“You’re joking me, right?”
“No mate. That’s what you said on the phone. That’s what I’ve written. That’s what you’re paying me for.”
Sign writers; couldn’t write their own name if it wasn’t taped in the back of their boxers. I said it clear enough:
“The Great Fryer of Luncheon” I said. “Fancy font, curlicues or whatever you call those poncy swirly bits.”
Turn some heads, have a laugh. Now look at it. Right above the door, making me sound like ruddy Samuel Pepys grappling with Gordon Ramsay. No subtle chippy reference after all, thanks to this jobsworth.
“It’s a license to print money, mate,” my cousin Nobby said to me and the missus, as we were driving him to the airport. He’s off to Australia to open another chippy there for ex-pats. I say he just has a crush on that Nadia Sawalha and fancies escaping to the sun instead of being stuck in sunny Plumstead. He’s had this chippy here since Uncle Horace passed away. Good turn over, nice little earner, catches the passing trade, you can’t lose.

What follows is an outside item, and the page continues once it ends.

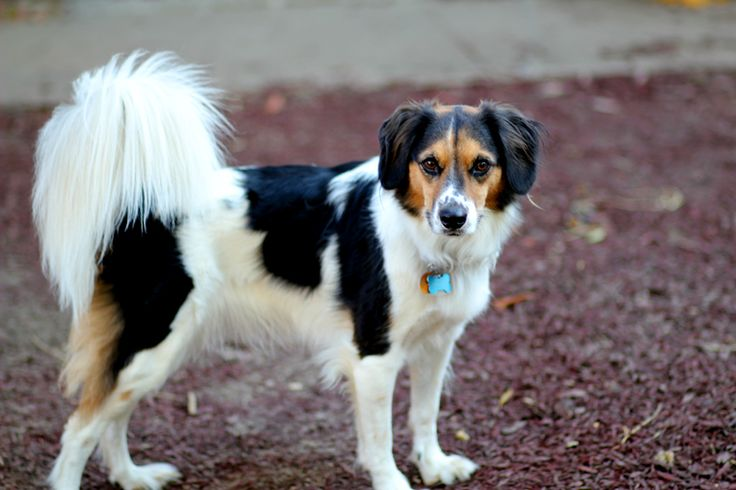 Border collie beagle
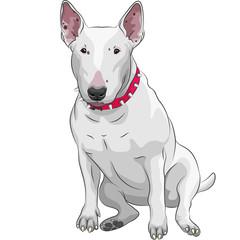vector cartoon Bull Terrier Dog breed sitting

So I do a bit of brainstorming with the wife and she has this flash of genius. Jane calls it ‘re-branding’. I call it a disaster-in-waiting. When the sign guy peels off the dust sheet I see the writing on the wall, literally.

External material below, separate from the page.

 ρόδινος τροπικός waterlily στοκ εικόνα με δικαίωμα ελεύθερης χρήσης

‘The Great Fire of Luncheon’ it says in great magenta letters two feet high. Thank crikey we didn’t go for that flat fish logo in the catalogue. We might have ended up with a Technicolor Jaws slavering over the door. Anyway, I’m not one to stick fast, so I say to Jane, “Let’s go upmarket. Ditch the deep fat and go Bistro.”
How hard can it be? Jamie Oliver eat your heart out, just don’t book your holidays in Rotherham. The refit goes like clockwork and we put in these up-lights that stop you seeing what you’re eating and a bit of the old Rennie Mackintosh I saw once on the Antiques Roadshow. Then some mood music and a bit of silver service. I’ve stocked up with a load of crates of plonk in the back. Three Pinot Grigiots and Jane’s anybody’s. Health and Safety gave us the green light when the wrappers were still on the fish knives.
It was over that weekend Jane said to me, “Can you cook all this stuff?”
That made me stop for a minute. Only a minute, mind, because I’ve never been much of a one for navel-gazing.
“Cook it? What’s the point? There’s that little restaurant on the High Street that does takeaway deliveries. Why keep a dog and bark?”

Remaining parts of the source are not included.